**Written request:**
Please write out all of the rows below word for word, with nothing changed.

==== Dataset extract

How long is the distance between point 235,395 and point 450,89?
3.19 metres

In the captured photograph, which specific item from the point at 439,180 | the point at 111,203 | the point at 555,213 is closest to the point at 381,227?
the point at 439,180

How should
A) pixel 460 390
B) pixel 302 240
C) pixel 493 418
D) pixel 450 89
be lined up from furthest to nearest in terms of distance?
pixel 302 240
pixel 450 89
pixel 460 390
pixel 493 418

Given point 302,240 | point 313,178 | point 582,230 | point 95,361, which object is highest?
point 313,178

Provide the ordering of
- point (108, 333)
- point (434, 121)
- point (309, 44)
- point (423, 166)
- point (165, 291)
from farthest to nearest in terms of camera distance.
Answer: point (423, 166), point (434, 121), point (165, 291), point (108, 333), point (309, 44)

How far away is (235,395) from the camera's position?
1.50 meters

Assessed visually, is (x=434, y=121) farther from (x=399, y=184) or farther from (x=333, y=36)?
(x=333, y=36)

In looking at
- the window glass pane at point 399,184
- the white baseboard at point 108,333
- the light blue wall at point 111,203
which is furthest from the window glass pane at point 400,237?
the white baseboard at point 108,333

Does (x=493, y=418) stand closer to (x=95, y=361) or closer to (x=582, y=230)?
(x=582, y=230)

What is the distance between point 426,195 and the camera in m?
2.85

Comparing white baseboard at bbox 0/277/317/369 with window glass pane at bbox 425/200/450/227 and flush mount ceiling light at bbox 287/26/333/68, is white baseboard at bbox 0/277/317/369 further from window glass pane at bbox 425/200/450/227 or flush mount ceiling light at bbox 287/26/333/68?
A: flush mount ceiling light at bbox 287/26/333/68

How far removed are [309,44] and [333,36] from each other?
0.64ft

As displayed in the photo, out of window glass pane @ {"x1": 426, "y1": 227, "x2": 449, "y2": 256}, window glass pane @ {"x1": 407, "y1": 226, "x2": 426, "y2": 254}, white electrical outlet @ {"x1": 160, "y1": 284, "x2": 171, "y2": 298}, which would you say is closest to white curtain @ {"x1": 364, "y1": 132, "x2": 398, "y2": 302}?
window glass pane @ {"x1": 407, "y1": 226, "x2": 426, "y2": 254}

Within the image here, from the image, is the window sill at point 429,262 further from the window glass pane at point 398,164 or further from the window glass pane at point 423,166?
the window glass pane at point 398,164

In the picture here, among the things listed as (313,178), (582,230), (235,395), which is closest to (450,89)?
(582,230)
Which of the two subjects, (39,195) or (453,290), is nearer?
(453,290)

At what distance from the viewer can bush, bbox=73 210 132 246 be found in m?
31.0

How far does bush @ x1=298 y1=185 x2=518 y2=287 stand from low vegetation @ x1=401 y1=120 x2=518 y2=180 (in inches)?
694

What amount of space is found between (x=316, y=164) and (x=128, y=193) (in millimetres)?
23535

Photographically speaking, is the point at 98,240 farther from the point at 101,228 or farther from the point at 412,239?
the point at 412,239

========

**Exercise output:**
How long is the distance between point 235,395 and point 450,89?
3.19 metres

In the captured photograph, which specific item from the point at 439,180 | the point at 111,203 | the point at 555,213 is closest to the point at 381,227?
the point at 439,180

How should
A) pixel 460 390
B) pixel 302 240
C) pixel 493 418
D) pixel 450 89
be lined up from furthest to nearest in terms of distance?
pixel 302 240
pixel 450 89
pixel 460 390
pixel 493 418

Given point 302,240 | point 313,178 | point 582,230 | point 95,361, which object is highest?
point 313,178

Provide the ordering of
- point (108, 333)
- point (434, 121)
- point (309, 44)
- point (423, 166)
- point (165, 291)
from farthest to nearest in terms of camera distance.
Answer: point (423, 166), point (434, 121), point (165, 291), point (108, 333), point (309, 44)

How far away is (235,395) from the camera's position?
1.50 meters

Assessed visually, is (x=434, y=121) farther from (x=399, y=184) or farther from (x=333, y=36)?
(x=333, y=36)

In looking at
- the window glass pane at point 399,184
- the white baseboard at point 108,333
- the light blue wall at point 111,203
which is furthest from the window glass pane at point 400,237?
the white baseboard at point 108,333

Does (x=493, y=418) stand closer to (x=95, y=361) or closer to (x=582, y=230)?
(x=582, y=230)

What is the distance between point 426,195 and the camera in m?
2.85

Comparing white baseboard at bbox 0/277/317/369 with window glass pane at bbox 425/200/450/227 and flush mount ceiling light at bbox 287/26/333/68, is white baseboard at bbox 0/277/317/369 further from window glass pane at bbox 425/200/450/227 or flush mount ceiling light at bbox 287/26/333/68?
A: flush mount ceiling light at bbox 287/26/333/68

How far removed are [309,44] and [333,36] from each other?
0.64ft

As displayed in the photo, out of window glass pane @ {"x1": 426, "y1": 227, "x2": 449, "y2": 256}, window glass pane @ {"x1": 407, "y1": 226, "x2": 426, "y2": 254}, white electrical outlet @ {"x1": 160, "y1": 284, "x2": 171, "y2": 298}, which would you say is closest to white curtain @ {"x1": 364, "y1": 132, "x2": 398, "y2": 302}?
window glass pane @ {"x1": 407, "y1": 226, "x2": 426, "y2": 254}

Within the image here, from the image, is the window sill at point 429,262 further from the window glass pane at point 398,164 or further from the window glass pane at point 423,166?
the window glass pane at point 398,164

In the picture here, among the things listed as (313,178), (582,230), (235,395), which is closest to (450,89)?
(582,230)
Which of the two subjects, (39,195) or (453,290), is nearer?
(453,290)

At what distance from the viewer can bush, bbox=73 210 132 246 be found in m?
31.0

How far does bush @ x1=298 y1=185 x2=518 y2=287 stand from low vegetation @ x1=401 y1=120 x2=518 y2=180 (in inches)?
694

What amount of space is found between (x=316, y=164) and (x=128, y=193) (in millimetres)?
23535

Photographically speaking, is the point at 98,240 farther from the point at 101,228 or farther from the point at 412,239?
the point at 412,239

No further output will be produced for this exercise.